## ASSIGNMENT
Copy every line in the records below that contains the word "Tanzania".

## INFORMATION GIVEN
——————————

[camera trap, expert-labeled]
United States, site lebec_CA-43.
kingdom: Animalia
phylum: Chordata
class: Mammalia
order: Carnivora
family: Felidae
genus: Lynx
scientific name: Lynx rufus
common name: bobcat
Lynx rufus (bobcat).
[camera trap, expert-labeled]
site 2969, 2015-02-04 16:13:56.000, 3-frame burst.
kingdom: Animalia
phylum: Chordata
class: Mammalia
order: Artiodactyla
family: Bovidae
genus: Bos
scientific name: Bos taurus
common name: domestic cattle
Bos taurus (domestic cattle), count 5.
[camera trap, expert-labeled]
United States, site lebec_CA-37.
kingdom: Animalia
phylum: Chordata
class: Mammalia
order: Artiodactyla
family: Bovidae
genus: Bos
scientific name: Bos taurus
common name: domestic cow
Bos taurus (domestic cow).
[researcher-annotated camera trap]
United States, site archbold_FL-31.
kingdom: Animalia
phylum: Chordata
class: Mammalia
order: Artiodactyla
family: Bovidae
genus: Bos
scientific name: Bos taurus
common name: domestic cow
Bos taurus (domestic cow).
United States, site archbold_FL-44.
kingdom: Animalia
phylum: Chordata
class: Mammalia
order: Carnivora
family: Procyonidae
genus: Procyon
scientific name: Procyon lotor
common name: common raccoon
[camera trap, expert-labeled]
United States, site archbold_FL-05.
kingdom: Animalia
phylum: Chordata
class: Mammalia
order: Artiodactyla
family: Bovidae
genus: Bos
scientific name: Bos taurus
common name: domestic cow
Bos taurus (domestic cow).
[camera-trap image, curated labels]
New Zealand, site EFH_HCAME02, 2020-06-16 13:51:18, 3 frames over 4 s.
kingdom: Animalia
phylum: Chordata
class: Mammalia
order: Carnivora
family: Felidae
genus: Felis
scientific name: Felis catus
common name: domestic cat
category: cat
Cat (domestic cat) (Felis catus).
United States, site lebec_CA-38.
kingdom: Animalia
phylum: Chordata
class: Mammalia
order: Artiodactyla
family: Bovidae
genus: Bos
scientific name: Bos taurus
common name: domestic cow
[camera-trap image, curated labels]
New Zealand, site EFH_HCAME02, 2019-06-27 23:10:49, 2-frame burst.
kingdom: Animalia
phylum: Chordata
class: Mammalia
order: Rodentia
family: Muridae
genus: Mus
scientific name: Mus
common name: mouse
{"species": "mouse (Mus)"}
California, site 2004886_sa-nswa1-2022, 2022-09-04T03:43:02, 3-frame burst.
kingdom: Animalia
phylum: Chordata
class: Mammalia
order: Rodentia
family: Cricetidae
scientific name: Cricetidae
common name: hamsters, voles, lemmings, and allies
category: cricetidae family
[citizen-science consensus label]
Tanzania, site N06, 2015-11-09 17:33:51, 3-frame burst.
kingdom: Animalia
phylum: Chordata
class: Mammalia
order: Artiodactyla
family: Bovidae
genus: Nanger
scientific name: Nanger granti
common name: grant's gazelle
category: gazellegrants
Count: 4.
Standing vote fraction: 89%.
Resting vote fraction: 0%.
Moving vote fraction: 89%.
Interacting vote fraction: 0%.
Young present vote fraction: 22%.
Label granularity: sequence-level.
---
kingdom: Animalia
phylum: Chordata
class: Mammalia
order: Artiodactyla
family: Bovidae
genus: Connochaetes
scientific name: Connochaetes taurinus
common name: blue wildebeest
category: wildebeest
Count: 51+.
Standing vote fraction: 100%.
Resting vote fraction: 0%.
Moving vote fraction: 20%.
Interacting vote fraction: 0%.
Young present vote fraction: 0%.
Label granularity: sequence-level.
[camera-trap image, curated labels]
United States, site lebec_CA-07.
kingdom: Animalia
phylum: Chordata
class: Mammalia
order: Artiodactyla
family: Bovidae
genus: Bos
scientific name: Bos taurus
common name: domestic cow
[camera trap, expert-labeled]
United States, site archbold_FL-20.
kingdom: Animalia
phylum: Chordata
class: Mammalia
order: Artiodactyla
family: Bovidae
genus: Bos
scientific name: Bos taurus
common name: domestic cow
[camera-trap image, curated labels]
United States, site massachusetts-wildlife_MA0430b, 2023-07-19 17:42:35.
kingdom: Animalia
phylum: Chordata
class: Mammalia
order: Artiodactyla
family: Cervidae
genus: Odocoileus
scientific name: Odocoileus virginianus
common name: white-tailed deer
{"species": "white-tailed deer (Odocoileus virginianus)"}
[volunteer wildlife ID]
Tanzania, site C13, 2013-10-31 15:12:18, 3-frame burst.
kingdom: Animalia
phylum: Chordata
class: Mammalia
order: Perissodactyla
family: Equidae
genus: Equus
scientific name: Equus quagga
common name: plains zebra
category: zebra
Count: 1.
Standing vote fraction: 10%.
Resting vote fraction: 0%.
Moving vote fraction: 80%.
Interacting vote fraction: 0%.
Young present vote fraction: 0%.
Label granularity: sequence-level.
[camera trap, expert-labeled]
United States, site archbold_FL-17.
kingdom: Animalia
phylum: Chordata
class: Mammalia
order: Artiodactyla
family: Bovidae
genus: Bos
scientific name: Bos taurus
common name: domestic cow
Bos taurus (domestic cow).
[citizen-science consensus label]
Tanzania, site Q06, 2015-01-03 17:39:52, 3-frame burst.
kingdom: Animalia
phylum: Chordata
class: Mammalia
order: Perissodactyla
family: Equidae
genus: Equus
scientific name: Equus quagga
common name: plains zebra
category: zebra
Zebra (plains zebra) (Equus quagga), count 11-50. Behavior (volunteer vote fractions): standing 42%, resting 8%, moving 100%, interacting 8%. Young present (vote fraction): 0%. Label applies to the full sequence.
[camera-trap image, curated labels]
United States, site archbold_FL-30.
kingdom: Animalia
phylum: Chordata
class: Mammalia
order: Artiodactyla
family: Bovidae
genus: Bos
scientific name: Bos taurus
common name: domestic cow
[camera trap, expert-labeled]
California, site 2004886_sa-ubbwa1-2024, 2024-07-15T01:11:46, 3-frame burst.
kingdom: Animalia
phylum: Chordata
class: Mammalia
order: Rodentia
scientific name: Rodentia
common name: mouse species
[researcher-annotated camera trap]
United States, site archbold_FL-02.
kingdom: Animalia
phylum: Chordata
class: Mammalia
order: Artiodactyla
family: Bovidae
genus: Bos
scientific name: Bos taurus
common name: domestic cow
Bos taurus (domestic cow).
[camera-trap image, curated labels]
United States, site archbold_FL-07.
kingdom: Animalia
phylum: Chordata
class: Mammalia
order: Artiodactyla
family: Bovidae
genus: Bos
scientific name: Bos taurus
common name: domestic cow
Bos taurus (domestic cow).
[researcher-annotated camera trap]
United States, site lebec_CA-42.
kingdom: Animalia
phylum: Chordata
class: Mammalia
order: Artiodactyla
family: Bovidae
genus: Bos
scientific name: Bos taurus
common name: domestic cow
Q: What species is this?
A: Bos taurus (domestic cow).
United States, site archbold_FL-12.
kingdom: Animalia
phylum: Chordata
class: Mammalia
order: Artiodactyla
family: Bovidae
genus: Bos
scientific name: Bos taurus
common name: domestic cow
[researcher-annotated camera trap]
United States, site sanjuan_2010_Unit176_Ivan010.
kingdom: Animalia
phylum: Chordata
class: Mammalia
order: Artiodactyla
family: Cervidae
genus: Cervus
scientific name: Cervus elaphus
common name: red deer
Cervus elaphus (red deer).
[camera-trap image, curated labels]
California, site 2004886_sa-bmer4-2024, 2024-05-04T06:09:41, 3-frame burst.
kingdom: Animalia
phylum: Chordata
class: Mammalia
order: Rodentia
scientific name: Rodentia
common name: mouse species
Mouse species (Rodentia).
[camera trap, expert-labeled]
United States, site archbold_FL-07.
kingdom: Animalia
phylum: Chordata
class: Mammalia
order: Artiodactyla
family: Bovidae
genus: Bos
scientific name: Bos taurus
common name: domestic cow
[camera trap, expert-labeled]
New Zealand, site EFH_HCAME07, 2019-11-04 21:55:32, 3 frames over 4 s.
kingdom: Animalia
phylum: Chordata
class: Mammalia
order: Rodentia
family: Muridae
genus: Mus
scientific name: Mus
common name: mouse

——————————

## OUTPUT FOR THIS EXERCISE
Tanzania, site N06, 2015-11-09 17:33:51, 3-frame burst.
Tanzania, site C13, 2013-10-31 15:12:18, 3-frame burst.
Tanzania, site Q06, 2015-01-03 17:39:52, 3-frame burst.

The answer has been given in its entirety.